To examine the seizure trajectories of adults with epilepsy developing drug-resistant epilepsy (DRE) and to identify the predictors of seizure trajectory outcome.Methods:
Adult patients failing two antiepileptic drugs (AEDs) due to inefficacy and starting their third AED at a tertiary epilepsy center were followed for seizure trajectory outcome during medical management. Seizure trajectories were categorized into one of four patterns: (1) course with constant seizures; (2) fluctuating course; (3) delayed attainment of seizure freedom (seizure freedom delayed for >12 months after start of the study, but patient stayed in seizure freedom); and (4) early attainment of seizure freedom (within 12 months of starting study).

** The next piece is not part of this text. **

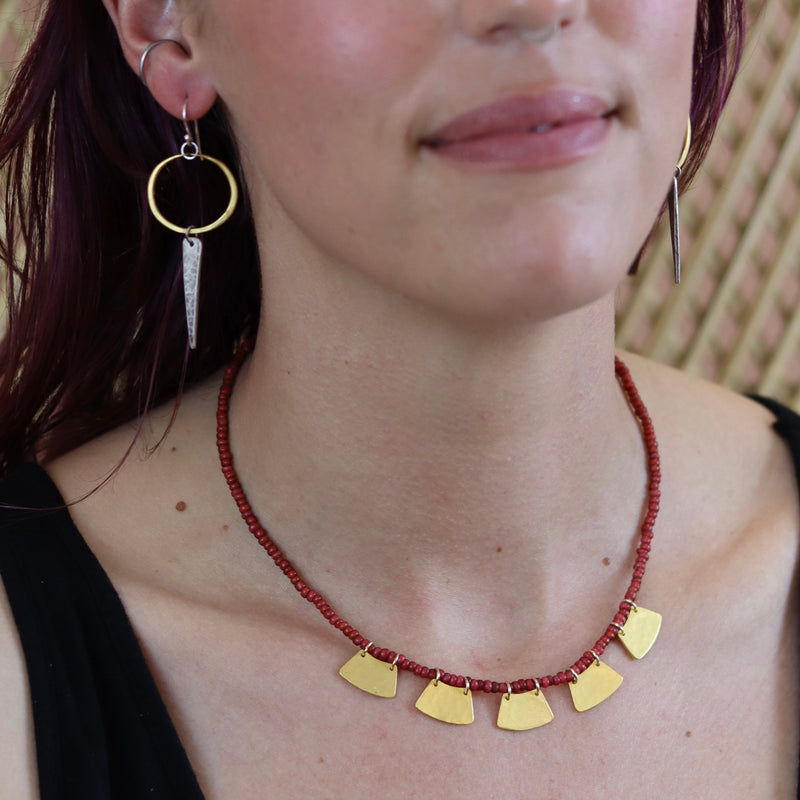 LAST FOR NOW! Goddess Necklace: 5 TINY Gold Blades on Vintage Red “White heart” Venetian glass beads, GOLD VERMEIL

Multiple ordinal logistic regression models were used to estimate the association between trajectory categories and clinical factors.Results:
Four hundred three adult patients met the eligibility criteria. Of these, 212 (53%) never achieved a seizure-free period of a year or more. The trajectories of 63 patients (16%) had a complex fluctuating trajectory, 62 (15%) had delayed onset of seizure freedom, and 66 (16%) had an early seizure freedom. Independent predictors associated with more favorable outcome trajectories were epilepsy type and length of follow-up. Specifically, compared to patients with focal epilepsy of temporal lobe, patients with focal epilepsy of occipital lobe (OR 3.80, 95% confidence interval [CI] 1.00–14.51, p = 0.04), generalized genetic (OR 3.23, 95% CI 1.88–5.57, p < 0.0001), unclear epilepsy type (OR 3.82, 95% CI 1.53–9.52, p < 0.005), and both focal and generalized epilepsy(OR 11.73, 95% CI 1.69–81.34, p = 0.01) were significantly more likely to experience a better trajectory pattern.Significance:
Examination of patterns of seizure trajectory of patients with incident DRE showed that 31% were in continuous seizure freedom at the end of the observation period.